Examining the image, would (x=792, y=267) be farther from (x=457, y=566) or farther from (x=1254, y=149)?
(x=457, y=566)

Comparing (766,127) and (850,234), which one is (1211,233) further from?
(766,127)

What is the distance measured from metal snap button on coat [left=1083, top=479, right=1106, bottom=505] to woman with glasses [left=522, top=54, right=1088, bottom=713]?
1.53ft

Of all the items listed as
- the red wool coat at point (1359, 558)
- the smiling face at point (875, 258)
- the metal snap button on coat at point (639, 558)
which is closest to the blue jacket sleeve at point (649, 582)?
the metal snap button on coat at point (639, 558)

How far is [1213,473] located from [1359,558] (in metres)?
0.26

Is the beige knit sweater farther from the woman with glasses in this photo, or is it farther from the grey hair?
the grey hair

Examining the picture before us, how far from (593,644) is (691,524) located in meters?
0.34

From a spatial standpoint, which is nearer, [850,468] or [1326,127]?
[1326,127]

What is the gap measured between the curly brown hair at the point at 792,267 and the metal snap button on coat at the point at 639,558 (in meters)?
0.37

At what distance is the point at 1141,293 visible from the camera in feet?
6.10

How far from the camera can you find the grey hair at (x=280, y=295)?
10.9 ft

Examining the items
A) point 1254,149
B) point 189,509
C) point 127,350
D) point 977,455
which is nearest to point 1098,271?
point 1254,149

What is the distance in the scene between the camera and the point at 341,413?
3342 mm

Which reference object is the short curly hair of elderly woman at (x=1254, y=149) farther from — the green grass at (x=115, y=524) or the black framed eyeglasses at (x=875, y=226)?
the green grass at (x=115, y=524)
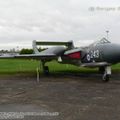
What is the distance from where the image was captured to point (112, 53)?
1484 cm

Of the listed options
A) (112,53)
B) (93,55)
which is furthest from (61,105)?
(93,55)

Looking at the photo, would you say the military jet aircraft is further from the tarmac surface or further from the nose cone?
the tarmac surface

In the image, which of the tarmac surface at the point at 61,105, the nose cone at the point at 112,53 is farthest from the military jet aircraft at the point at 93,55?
the tarmac surface at the point at 61,105

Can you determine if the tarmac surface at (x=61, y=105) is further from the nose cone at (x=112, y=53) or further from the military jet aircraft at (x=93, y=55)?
the military jet aircraft at (x=93, y=55)

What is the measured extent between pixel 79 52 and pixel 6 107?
1027 cm

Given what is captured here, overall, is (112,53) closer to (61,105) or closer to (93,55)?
(93,55)

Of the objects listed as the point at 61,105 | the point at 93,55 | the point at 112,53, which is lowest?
the point at 61,105

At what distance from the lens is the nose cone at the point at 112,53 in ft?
48.2

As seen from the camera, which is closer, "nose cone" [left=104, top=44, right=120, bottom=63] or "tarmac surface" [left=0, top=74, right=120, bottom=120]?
"tarmac surface" [left=0, top=74, right=120, bottom=120]

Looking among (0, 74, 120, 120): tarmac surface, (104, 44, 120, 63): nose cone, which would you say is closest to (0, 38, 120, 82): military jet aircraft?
(104, 44, 120, 63): nose cone

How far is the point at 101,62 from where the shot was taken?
623 inches

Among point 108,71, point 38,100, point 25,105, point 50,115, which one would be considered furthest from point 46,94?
point 108,71

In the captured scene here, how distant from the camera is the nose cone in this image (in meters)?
14.7

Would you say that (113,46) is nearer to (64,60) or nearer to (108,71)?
(108,71)
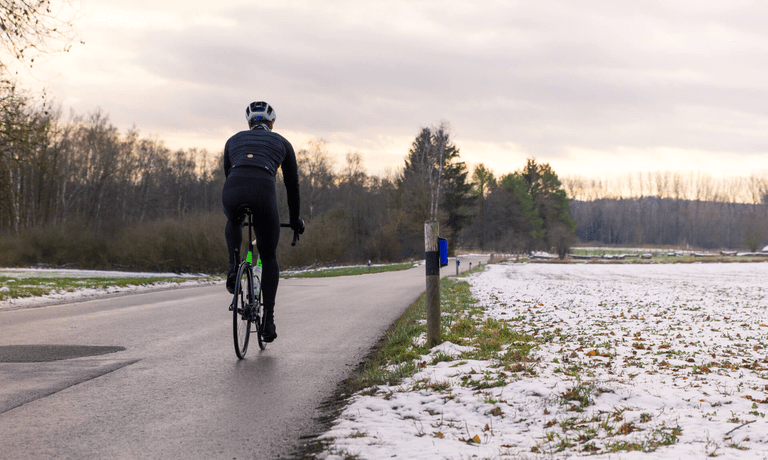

━━━━━━━━━━━━━━━━━━━━

REQUIRED WORK -
Lay out as a numbered list the lines of the material from the one containing "Among point 108,71, point" through the end of the material, both ends included, with blank lines omitted. Leave the pictures out of the list.

ANSWER TO THIS EXERCISE -
1. Among point 108,71, point 38,100, point 25,105, point 50,115, which one would be considered furthest from point 46,94?
2. point 108,71
3. In the captured scene here, how distant from the camera is the nose cone in this image (in meters)?
4. 14.7
5. Would you say that (113,46) is nearer to (64,60) or nearer to (108,71)?
6. (108,71)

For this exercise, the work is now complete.